Pennsylvania Railroad
Juvenile court corruption
In 2004, responding to concerns about the unusually high rate and cost of juvenile incarceration in Luzerne County, Pennsylvania, Judge Mark A. Ciavarella Jr. told the Wilkes-Barre Times Leader, "I'm not in the business to determine whether placement rates are up or down. I'm in the business of trying to help these kids."
For a tidy profit, that is. In January, Ciavarella and Michael T. Conahan, president judge of the Luzerne County Court of Common Pleas between 2002 and 2007, admitted receiving $2.6 million from the operators of two juvenile detention facilities and conspiring to hide the money from the Internal Revenue Service. Under their plea agreement, each will serve seven years in federal prison.
In 2000, federal prosecutors say, Ciavarella helped a local lawyer, identified by The Times Leader as Robert Powell, build a juvenile detention facility.

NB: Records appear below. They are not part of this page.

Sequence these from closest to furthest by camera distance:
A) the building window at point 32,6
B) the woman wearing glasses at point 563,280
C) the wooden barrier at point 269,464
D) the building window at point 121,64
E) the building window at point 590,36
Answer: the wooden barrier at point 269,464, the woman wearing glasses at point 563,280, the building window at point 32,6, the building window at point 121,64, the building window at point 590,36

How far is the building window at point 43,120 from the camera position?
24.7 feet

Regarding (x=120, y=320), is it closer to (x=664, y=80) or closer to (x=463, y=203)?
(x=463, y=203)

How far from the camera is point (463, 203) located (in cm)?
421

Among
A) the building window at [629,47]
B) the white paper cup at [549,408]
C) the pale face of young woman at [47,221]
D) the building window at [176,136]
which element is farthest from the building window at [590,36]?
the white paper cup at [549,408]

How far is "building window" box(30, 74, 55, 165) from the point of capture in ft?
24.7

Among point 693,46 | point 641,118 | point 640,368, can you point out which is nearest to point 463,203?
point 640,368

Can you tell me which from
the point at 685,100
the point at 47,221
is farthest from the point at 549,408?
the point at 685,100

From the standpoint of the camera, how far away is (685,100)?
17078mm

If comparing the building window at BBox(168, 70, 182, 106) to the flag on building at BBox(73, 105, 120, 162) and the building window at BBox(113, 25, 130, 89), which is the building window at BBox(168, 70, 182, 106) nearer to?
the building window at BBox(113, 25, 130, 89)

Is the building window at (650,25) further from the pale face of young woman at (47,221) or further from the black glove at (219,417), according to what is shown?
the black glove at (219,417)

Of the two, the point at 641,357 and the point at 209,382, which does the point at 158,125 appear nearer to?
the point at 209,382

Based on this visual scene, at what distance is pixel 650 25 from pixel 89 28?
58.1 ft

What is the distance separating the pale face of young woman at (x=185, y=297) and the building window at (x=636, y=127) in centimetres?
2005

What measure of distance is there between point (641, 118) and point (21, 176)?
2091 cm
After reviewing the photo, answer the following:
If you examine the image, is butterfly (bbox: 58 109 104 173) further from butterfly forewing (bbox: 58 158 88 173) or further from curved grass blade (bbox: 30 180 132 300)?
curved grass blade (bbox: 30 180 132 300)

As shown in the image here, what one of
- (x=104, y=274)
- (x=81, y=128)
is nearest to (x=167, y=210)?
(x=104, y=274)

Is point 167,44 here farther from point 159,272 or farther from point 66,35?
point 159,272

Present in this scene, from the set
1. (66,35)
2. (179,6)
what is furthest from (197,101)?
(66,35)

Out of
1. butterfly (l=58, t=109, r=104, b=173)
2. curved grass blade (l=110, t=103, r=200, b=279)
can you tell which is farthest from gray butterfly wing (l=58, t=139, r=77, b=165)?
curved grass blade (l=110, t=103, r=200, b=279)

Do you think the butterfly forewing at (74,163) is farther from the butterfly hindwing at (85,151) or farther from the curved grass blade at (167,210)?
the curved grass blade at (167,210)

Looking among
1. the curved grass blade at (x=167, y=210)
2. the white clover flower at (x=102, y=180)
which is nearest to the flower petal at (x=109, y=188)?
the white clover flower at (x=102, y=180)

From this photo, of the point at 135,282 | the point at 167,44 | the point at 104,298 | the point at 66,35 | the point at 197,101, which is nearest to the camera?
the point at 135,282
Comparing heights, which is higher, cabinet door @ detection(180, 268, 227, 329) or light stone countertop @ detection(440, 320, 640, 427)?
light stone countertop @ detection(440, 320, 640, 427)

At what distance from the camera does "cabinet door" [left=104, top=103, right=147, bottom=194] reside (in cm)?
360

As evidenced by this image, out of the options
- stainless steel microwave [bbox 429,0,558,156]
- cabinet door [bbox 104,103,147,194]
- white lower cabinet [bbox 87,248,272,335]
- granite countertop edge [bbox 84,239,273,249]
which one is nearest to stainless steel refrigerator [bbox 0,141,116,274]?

Two years later, Conahan signed an agreement with Powell's company, PA Child Care, to house juvenile offenders; later that year, he shut down the county-operated juvenile detention facility. The two judges received nearly $1 million for their efforts, and the arrangement worked out so well that in 2005 Powell and his partner, Greg Zappala, opened a second detention center in western Pennsylvania. Prosecutors say Ciavarella and Conahan collected another $1.6 million from the jailers during the next few years.
Meanwhile, Ciavarella, the judge in charge of the Luzerne County Juvenile Court, was keeping the detention centers full. According to the Philadelphia-based Juvenile Law Center, Ciavarella routinely prevented defendants from being represented by counsel and locked up minor offenders even when the juvenile probation officer recommended otherwise. The judge jailed a 16-year-old girl for a week and then sent her to a boot camp for "an indefinite period" because of a prank note in school that was interpreted as "terroristic threats." A 17-yearold boy charged with possessing drug paraphernalia served a total of five months in a PA Child Care facility.
After Ciavarella and Conahan were arrested and pleaded guilty, the Pennsylvania Supreme Court agreed to consider whether hundreds of juvenile defendants had been improperly sentenced to detention. Last summer Powell, amid rumors of a federal investigation, announced that he was selling his interest in the detention facilities to his partner. "I am very proud," he said, "of the company and the hundreds of kids' lives I have helped change for the positive."